I was speaking on a Westminster Briefing conference panel this morning alongside Jennifer Bourne from the Council of Mortgage Lenders and Chris Buckle from Savills. The mix of private sector and public sector delegates had a series of interesting and thought-provoking questions for us but more particularly (if they had been in the room) for those busy ministers and civil servants. I came away with a series of thoughts swirling around as to the particular difficulties in arriving at a valuation process that will work without introducing unnecessary extra complexity, delay or uncertainty into development (an already hazardous adventure):
– What will be the precise mechanism for having starter home valuations signed off? We expect some standardised section 106 agreement clauses – presumably they will require the developer (and home owner on any prospective re-sale within the restricted period) to submit a valuation for the LPA’s sign off but how can we ensure that processes won’t be elongated if there is disagreement? Who will pay for the LPA’s valuation sign-off or will this be centrally managed via the HCA or any other body? Who is to oversee the process to avoid any lack of rigour as between developer and LPA?
– How to deal with the uncertainties inherent in valuing any new home, with the premium that newness initially attracts, such uncertainties being particularly accentuated in the case of larger developments where local comparables may be less relevant?

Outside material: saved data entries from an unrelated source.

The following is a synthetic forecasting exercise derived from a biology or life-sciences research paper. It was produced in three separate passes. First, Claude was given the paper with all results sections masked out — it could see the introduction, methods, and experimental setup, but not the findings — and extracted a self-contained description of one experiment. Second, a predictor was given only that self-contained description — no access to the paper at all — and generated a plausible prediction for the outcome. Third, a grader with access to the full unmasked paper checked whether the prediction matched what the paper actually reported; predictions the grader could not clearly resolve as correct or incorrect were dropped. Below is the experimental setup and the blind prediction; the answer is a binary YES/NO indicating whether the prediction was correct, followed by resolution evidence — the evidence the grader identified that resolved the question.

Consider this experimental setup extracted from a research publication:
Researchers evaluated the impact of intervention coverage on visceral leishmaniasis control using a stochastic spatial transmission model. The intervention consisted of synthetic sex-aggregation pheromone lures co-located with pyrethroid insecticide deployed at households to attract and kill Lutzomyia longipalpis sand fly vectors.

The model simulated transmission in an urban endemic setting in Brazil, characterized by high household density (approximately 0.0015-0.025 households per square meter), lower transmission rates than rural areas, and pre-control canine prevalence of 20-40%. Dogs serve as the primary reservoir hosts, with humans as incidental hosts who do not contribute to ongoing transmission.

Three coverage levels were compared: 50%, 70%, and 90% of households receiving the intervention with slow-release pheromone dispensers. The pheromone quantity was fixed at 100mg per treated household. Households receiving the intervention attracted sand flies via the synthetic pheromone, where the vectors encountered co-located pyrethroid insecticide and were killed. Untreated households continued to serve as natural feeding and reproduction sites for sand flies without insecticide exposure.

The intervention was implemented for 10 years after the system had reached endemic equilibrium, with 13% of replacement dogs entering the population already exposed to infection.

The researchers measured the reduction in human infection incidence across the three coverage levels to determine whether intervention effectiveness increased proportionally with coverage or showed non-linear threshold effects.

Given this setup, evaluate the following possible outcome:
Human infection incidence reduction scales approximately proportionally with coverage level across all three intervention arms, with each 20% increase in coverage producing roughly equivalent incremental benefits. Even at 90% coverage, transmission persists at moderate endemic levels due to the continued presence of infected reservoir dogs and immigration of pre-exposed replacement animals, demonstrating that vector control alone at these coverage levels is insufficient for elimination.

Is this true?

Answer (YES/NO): NO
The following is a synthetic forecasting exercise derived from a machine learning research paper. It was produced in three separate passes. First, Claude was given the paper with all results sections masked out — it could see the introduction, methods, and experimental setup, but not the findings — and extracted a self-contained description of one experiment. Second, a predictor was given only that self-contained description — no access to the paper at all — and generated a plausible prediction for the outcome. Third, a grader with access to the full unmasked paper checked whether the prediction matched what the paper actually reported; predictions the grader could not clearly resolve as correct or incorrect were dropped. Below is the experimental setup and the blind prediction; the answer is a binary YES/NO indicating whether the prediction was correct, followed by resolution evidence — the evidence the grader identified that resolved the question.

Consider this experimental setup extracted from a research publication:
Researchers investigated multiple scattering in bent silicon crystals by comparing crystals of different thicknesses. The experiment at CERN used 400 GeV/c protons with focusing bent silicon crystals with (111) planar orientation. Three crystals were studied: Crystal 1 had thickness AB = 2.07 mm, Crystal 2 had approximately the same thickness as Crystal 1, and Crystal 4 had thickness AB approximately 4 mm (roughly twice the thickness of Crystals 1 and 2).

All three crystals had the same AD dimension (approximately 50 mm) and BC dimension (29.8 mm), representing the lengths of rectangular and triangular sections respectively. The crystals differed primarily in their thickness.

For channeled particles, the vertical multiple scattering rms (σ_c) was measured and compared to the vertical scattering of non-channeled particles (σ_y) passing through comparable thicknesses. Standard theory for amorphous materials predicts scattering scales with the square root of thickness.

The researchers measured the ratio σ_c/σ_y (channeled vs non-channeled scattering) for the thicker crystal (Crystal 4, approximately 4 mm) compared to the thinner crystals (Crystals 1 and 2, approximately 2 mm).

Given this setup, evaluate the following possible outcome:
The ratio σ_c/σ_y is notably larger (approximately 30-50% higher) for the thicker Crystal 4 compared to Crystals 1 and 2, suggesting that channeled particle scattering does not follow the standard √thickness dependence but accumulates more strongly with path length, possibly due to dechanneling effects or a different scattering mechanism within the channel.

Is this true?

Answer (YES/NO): NO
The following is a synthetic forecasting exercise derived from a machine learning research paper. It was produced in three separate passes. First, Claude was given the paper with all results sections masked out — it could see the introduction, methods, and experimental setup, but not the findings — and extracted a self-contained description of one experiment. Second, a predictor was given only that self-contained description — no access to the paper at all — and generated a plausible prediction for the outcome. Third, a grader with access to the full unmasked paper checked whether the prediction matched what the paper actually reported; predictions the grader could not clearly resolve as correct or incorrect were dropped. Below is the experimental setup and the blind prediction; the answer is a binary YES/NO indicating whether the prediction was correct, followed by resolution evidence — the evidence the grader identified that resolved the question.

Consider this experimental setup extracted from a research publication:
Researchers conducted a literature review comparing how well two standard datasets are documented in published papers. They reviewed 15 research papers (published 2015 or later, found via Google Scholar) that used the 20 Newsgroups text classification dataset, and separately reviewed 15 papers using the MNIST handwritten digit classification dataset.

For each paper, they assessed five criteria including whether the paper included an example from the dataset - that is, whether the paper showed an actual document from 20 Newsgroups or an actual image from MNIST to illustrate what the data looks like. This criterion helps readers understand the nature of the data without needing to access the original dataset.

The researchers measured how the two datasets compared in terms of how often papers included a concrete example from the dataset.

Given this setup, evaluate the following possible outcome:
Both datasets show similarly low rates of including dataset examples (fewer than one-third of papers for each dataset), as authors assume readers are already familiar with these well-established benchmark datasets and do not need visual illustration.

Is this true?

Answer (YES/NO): NO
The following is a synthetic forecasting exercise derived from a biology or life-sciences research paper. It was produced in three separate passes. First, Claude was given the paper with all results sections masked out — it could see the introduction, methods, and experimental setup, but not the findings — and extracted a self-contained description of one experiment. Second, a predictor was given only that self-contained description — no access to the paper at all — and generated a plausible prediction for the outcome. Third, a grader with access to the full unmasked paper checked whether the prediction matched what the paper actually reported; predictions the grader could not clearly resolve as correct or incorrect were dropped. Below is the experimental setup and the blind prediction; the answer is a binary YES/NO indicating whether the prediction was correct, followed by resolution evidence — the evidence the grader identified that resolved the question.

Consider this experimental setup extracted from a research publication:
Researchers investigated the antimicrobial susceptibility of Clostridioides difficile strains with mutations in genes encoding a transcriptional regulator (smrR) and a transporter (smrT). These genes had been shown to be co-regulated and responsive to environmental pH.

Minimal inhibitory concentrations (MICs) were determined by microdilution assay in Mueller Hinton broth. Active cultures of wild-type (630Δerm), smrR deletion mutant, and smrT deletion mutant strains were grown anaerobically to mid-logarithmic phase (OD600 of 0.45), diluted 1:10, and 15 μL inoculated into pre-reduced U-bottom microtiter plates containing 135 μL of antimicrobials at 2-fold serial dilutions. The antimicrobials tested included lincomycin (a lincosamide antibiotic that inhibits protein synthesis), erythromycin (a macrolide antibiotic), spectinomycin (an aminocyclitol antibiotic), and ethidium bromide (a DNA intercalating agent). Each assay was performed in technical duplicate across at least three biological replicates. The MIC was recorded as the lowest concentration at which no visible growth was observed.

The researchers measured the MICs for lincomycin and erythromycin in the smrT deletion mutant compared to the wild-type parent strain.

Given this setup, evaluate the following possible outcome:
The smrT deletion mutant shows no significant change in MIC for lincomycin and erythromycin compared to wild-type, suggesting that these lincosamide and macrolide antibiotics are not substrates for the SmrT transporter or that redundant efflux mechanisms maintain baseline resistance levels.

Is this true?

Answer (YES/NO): YES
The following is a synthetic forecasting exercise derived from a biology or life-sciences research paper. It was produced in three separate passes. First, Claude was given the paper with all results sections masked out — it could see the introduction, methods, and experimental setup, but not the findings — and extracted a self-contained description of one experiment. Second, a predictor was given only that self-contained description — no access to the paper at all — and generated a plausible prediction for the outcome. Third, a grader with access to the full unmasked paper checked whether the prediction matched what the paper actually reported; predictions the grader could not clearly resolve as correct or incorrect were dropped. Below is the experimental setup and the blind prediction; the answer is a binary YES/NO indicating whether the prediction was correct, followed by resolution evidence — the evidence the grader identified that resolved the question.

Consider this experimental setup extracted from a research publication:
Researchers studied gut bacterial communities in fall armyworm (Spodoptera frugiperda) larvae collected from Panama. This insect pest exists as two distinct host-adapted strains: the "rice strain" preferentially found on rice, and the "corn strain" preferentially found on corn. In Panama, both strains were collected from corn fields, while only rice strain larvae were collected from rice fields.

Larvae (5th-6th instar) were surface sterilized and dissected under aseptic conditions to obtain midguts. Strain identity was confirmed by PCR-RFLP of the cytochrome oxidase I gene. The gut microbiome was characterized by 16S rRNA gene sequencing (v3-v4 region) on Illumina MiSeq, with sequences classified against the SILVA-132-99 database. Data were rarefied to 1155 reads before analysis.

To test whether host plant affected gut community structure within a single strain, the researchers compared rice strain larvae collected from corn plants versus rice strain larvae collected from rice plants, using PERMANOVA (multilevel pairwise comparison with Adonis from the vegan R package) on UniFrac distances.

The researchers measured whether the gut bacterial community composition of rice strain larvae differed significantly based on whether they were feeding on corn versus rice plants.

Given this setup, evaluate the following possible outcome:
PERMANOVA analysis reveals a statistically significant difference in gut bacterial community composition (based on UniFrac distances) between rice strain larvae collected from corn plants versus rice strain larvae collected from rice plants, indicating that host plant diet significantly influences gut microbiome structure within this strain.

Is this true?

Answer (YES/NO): NO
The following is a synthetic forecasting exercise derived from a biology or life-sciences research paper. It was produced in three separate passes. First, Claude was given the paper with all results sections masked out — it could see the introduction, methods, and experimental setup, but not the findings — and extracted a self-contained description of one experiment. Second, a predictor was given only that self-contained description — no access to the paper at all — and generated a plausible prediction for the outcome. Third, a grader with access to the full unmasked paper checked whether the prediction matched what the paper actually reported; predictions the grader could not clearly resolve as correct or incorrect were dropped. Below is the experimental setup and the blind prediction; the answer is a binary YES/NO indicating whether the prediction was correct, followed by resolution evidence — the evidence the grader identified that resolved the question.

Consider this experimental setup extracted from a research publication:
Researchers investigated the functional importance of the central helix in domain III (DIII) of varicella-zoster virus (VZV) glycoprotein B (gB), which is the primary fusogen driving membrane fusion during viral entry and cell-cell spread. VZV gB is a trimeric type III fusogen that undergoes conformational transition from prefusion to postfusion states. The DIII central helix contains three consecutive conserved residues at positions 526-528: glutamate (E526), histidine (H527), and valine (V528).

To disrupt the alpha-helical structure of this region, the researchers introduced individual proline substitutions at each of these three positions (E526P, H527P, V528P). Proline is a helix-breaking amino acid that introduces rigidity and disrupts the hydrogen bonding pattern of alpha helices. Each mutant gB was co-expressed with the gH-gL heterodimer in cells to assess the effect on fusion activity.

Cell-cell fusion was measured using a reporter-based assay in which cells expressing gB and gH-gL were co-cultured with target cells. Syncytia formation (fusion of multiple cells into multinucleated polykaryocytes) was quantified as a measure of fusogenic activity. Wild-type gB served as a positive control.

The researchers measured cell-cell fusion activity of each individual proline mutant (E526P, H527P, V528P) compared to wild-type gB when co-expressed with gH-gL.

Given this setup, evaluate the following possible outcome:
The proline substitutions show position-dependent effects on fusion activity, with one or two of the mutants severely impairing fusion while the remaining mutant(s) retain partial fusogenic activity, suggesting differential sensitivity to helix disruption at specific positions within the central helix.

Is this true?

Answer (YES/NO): NO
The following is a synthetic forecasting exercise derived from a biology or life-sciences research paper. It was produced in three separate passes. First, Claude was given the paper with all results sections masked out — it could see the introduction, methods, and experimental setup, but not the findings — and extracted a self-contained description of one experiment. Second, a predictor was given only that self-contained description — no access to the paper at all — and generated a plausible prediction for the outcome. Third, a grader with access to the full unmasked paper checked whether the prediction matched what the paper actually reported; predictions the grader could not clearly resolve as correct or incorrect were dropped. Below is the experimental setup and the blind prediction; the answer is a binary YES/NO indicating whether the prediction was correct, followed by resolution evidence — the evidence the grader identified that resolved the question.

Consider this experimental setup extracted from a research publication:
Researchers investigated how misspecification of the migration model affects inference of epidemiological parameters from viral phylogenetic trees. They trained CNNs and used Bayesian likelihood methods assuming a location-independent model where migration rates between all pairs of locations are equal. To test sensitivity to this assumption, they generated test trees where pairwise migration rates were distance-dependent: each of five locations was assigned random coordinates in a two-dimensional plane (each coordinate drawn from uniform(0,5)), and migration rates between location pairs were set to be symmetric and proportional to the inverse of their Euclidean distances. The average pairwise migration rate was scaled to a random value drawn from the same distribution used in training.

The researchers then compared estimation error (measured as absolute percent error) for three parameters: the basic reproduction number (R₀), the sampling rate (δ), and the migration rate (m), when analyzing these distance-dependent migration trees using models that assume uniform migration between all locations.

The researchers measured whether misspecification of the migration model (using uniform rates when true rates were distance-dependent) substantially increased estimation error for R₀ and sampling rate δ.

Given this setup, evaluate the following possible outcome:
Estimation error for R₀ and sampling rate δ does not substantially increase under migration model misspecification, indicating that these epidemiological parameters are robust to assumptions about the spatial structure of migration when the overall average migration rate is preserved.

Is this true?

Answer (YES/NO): YES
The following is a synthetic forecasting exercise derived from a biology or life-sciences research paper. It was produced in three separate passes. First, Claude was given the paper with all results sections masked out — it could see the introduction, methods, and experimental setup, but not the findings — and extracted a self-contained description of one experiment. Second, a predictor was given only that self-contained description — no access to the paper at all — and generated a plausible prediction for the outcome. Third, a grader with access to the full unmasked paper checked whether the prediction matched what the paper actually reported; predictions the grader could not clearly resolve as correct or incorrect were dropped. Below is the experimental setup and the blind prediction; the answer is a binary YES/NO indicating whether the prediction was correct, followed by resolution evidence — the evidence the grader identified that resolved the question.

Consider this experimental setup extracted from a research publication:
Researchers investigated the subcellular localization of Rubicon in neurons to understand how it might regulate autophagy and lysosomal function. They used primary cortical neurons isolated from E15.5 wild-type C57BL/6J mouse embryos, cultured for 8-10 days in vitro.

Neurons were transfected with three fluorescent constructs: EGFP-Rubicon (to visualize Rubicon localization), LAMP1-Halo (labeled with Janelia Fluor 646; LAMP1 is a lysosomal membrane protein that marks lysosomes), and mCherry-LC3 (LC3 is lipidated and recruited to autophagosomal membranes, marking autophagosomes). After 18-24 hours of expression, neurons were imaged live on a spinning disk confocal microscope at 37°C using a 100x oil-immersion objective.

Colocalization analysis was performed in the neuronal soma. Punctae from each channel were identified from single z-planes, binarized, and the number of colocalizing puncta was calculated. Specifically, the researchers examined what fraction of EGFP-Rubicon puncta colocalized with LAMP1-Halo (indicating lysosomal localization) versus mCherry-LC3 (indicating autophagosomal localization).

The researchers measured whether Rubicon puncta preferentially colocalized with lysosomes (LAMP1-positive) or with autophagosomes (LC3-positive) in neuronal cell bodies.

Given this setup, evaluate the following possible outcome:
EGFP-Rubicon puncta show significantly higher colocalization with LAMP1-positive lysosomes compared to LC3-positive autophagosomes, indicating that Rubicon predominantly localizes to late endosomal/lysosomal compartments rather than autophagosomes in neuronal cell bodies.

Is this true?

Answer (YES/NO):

– Is the valuation to exclude the “starter home” nature of the property, given that purchasers may well be prepared to pay more than 80% of that valuation (or, where relevant, more than the price cap) thereby increasing the valuation of the property? This premium will increase on potential re-sales during the restricted period (even allowing for any tapering).
– How to ensure that there are no side deals between developer and purchaser, particularly where there are more potential purchasers than potential starter homes or where the starter home seems a particularly good deal, for example where the price cap works so as to lead to a reduction of much more than 20% (as it will in parts of central London and the home counties)? Indeed how is the developer in practice to choose between different buyers, faced with that price cap?
– How to take into account any reduction in value of the balance of the private market housing within a scheme if it turns out that starter homes are cannibalising private market sales?
– where off-site contributions are negotiated in lieu of on site provision, how is the level of those contributions to be set?
This is the Council for Mortgage Lenders’ detailed and measured response to the Government’s technical consultation on the proposed Regulations.
Lastly, Savills have an interesting slide showing the likely viable mix of starter homes and other affordable housing – figure 1 in their April 2016 briefing note . However starter homes are valued, they come at a price.